23.11.14
股関節が硬くなる原因
股関節は衝撃の吸収・力の発揮に重要な役割を担い、股関節の筋肉を強化することでパフォーマンスの改善を図ることにフォーカスを当てることが多いかと思います。
しかし股関節周囲筋(主に大殿筋・中殿筋・小殿筋)が硬く、ストレッチをしてもなかなか改善が見られないケースが多いのではないでしょうか。
殿部が硬くなると股関節の動きが制限され、他関節に負担がかかるだけでなくパフォーマンスにも大きな影響を及ぼすことになります。
股関節の動きを改善するためにストレッチをすることも重要であるが、
なぜ殿筋(股関節)が硬くなるのだろうか??
を考える必要があります。
1.重心位置のチェック
動きを見る上で重心の位置を推定することは重要な指標となります。
重心は、上半身質量中心(肩甲骨の下)と下半身質量中心(太ももの中心)の中間にある。
右側屈(身体を右に傾ける)は上半身質量中心を右に倒す動きとなります。
動きの中で重心を支持基底面(地面に接している面)内に保つ必要があり、そのために下半身質量中心を左に移動させ姿勢を保持しています。
2.足関節と股関節の関係性
閉脚位での側屈動作 ※左脚に注目
足関節は回外(地面に対して外に倒れる)し、股関節が内転します(殿部が外側に移動する動き)。
足関節が回外することで、股関節が外側に移動(内転)し下半身質量中心を外側に移動することができます。

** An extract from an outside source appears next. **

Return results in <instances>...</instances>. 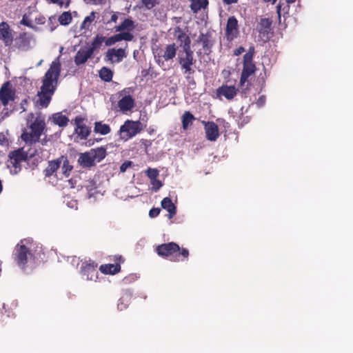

下半身質量中心が外側に移動することで上半身質量中心を反対側に倒すための動きを補償し、安定性を確保しています。
❶下半身質量中心外側移動不良例|足関節の影響
足関節過回内|扁平足
土踏まずが低下し、アーチが潰れること下腿(スネ)の外側傾斜が減少し、股関節の外側移動(内転)量が低下します。
足関節過回外|足裏の内側が浮く
股関節が外側へ移動するための補償する動き(安定する場所がない)が少ないため、股関節の外側移動を下肢外側の筋肉で支えることになります。
❷下半身質量中心外側移動不良例|対側足関節の影響
股関節(殿筋)が硬い原因の一つとして、対側の足関節の影響がある場合があります。
対側の蹴り出しが内側に向かうことで、前足は外側への力を受けてその力を制御する必要があります。
トレーニングで脚を前後に開いて股関節の屈伸を行う場合も同様になります。
❸足関節機能改善トレーニング
以上のように股関節と足関節はお互いにバランスを取り合うことで姿勢・動きをコントロールしています。
そのため足関節の機能不全は股関節に対する負荷が増大し、股関節(臀筋)が硬くなる原因となります。
特に足関節捻挫をしたことがある方は足関節の柔軟性・筋力を十分に改善する必要があります。
足関節の荷重する位置が変化することで、動きの方向性が変化し、股関節や上半身で庇うケースが多く見られます。
3.上半身と股関節の関係
下部胸郭が外側に拡張することで上部胸椎が内側に倒れることができ、上半身質量中心が内側に移動します。(図右)
下部胸郭が外側に移動できないと、上部胸椎のみでの側屈となり右側に倒れる力が大きくなります。
その右に倒れる力を左の殿部で制御する必要があります。(図左)
そのため、胸郭の拡張不全は上半身の側屈を制限し股関節の外側で支えることとなり、殿筋に負荷をかけやすい状態となります。
胸郭機能改善
胸郭の可動性低下は上半身質量中心の移動を低下させ、股関節での制御が大きくなり、股関節(殿筋)が硬くなる原因になります。
股関節が硬くなる原因に対してアプローチすることで、柔軟性の維持・向上が見込めます。
ストレッチだけに留まらず、トレーニングも並行して行うことで動きやすい身体を獲得できるようになります。